Wheeler will be at the expo representing the University of Nebraska at Omaha, where he works as an environmental advocate and sustainability champion. Other exhibitors, including Metropolitan Community College and bioengineering firm Transduction Technologies, will provide expert advice on products and services available that add value, save money and promote energy efficiency.

David Holtzclaw, president of Transduction Technologies, will demonstrate several products and services, including a “door blower” demonstration, which shows how much heat is lost through the cracks in a closed door on a cold day.

Holtzclaw also will have Solar Pathfinders, which allow homeowners to analyze where solar panels should be placed using local weather data.

In addition, he will show some electric data monitors that allow businesses and homeowners to monitor their energy usage via a wireless device. The sensors are fairly new to the U.S. but are popular in Europe, Holtzclaw said.

The bread and butter of Holzclaw's business is performing residential and commercial energy audits to evaluate how home and business owners can save energy and calculate what their return investment might be when it comes to replacing windows, air-conditioning units or furnaces. Holtzclaw said that business typically picks up in the late winter or late summer, when homeowners are faced with high energy bills.

“People don't think ahead.

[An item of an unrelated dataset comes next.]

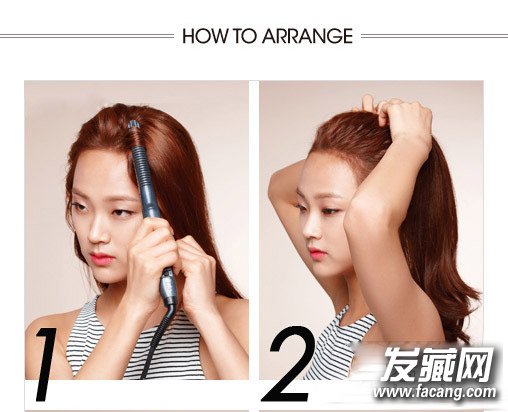 HOW TO ARRANGE

1

2

发藏网
www.facang.com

It's just a knee-jerk reaction,” Holtzclaw said.

Some of the recommendations Holtzclaw makes to clients that are typically easy for homeowners to do themselves and cost-effective include:

» Replacing incandescent light bulbs with LED bulbs.

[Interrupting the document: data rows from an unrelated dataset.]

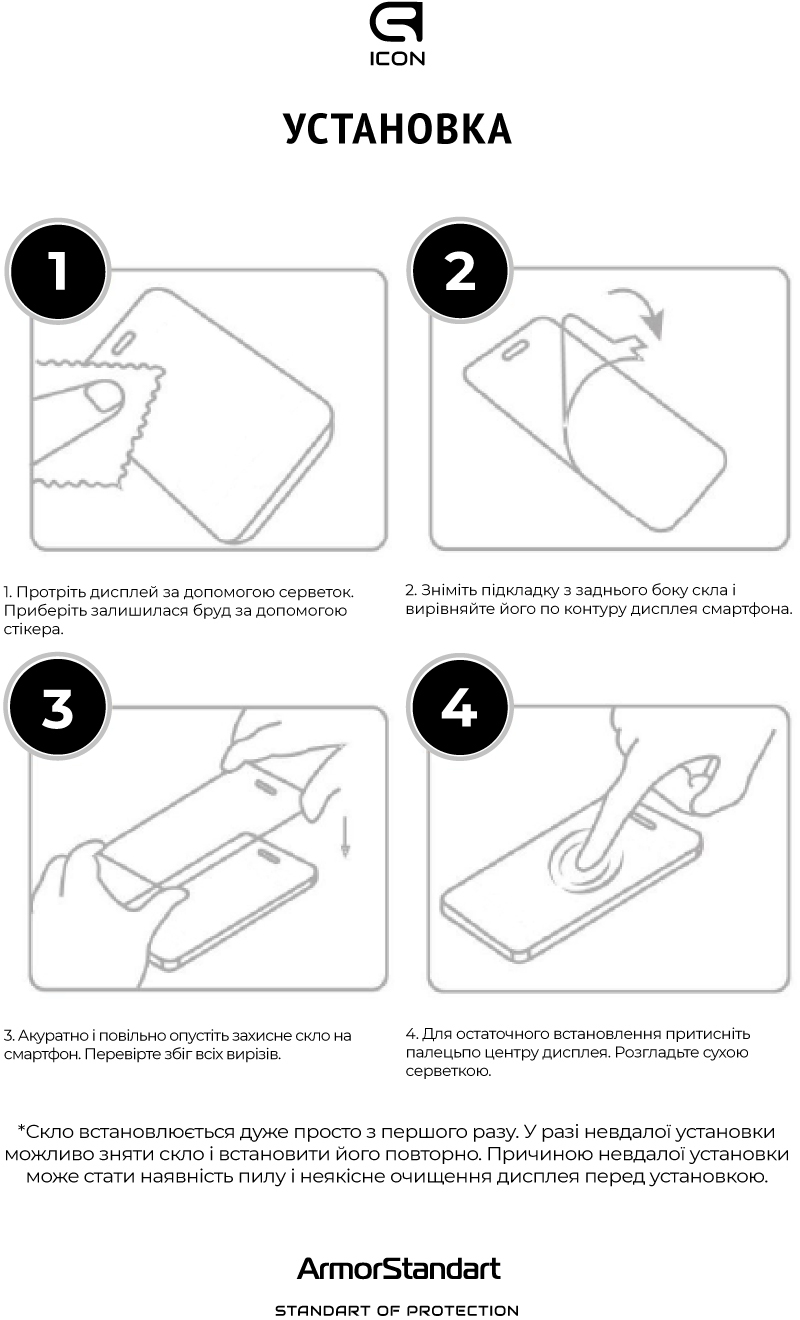 ICON

УСТАНОВКА

1

2

1. Протріть дисплей за допомогою серветок. Приберіть залишилася бруд за допомогою стікера.

2. Зніміть підкладку з заднього боку скла і вирівняйте його по контуру дисплея смартфона.

3

4

3. Акуратно і повільно опустіть захисне скло на смартфон. Перевірте збіг всіх вирізів.

4. Для остаточного встановлення притисніть палецьпо центру дисплея. Розгладьте сухою серветкою.

*Скло встановлюється дуже просто з першого разу. У разі невдалої установки можливо зняти скло і встановити його повторно. Причиною невдалої установки може стати наявність пилу і неякісне очищення дисплея перед установкою.

ArmorStandart

STANDART OF PROTECTION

» Sealing ductwork and air leaks in basements and attics with caulk, tape or spray foam.

» Purchasing a programmable thermostat to allow for energy savings when homeowners are out of the house or asleep.

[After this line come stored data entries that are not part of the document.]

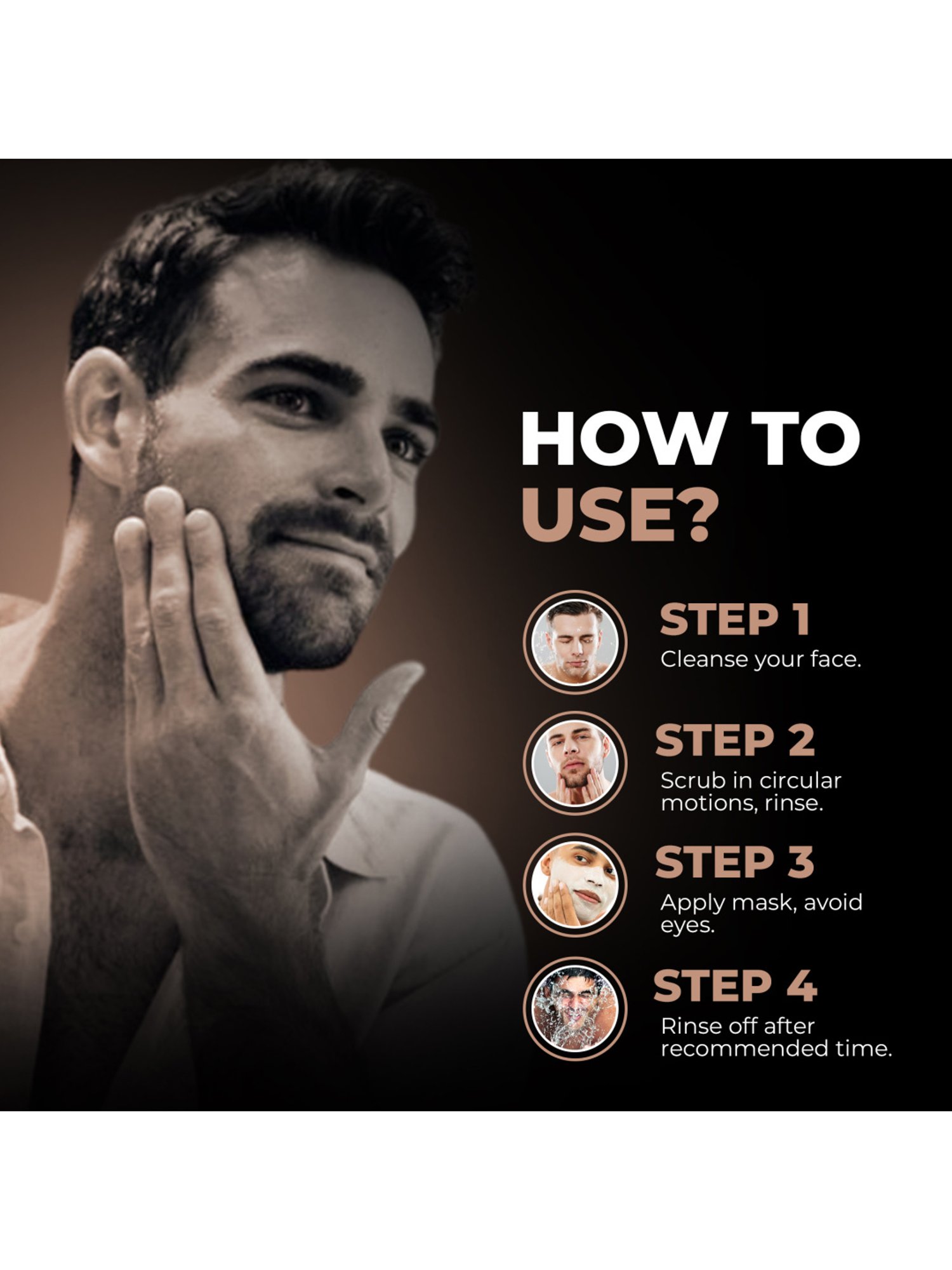 HOW TO USE?

STEP 1
Cleanse your face.

STEP 2
Scrub in circular motions, rinse.

STEP 3
Apply mask, avoid eyes.

STEP 4
Rinse off after recommended time.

» Wrapping hot water pipes and hot water heaters with insulating foam and blankets.

More expensive recommendations include replacing old furnaces, air-conditioning units and windows.

The analysis includes the financial payback over time as well as the environmental payback, but Holtzclaw said he emphasizes the financial payback. Even then, he gets little follow-through from homeowners. “It's an informed public, but it's not always a reacting public,” he said.

Millard Lumber, which works with both homebuilders and homeowners in finding sustainable products, finds one of its biggest sellers to be windows made from a combination of scrap vinyl and wood, said Don Rowe, Millard Lumber vice president of sales.

Replacing windows is one way homeowners can cut energy costs, Rowe said, because the latest double-pane technology and ultraviolet protectants available can reduce energy costs in all seasons.

Although the number of people interested in sustainable products has grown, Rowe said, it seems people are either all-in or apathetic.

“It's sometimes hard to make the return on investment ... work, but when you think about morally, or for the good of the planet, it starts to make sense for people. They're willing to invest a little bit more if they know it's a green product, knowing that it's good for the environment.”

Contact the writer:

What: The Green Omaha Coalition's Smart Energy Expo aims to provide expert advice on the newest products and services available for homeowners that add value, save money and promote energy efficiency.

Where: Millard Lumber warehouse, 12900 I St.

When: Sunday, 10 a.m. to 3 p.m.

Who: Exhibitors will include the University of Nebraska at Omaha, Transduction Technologies and Metropolitan Community College.

Related event: The Green Omaha Coalition will also host a tour of sustainably built homes on Saturday from 10 a.m. to 3 p.m.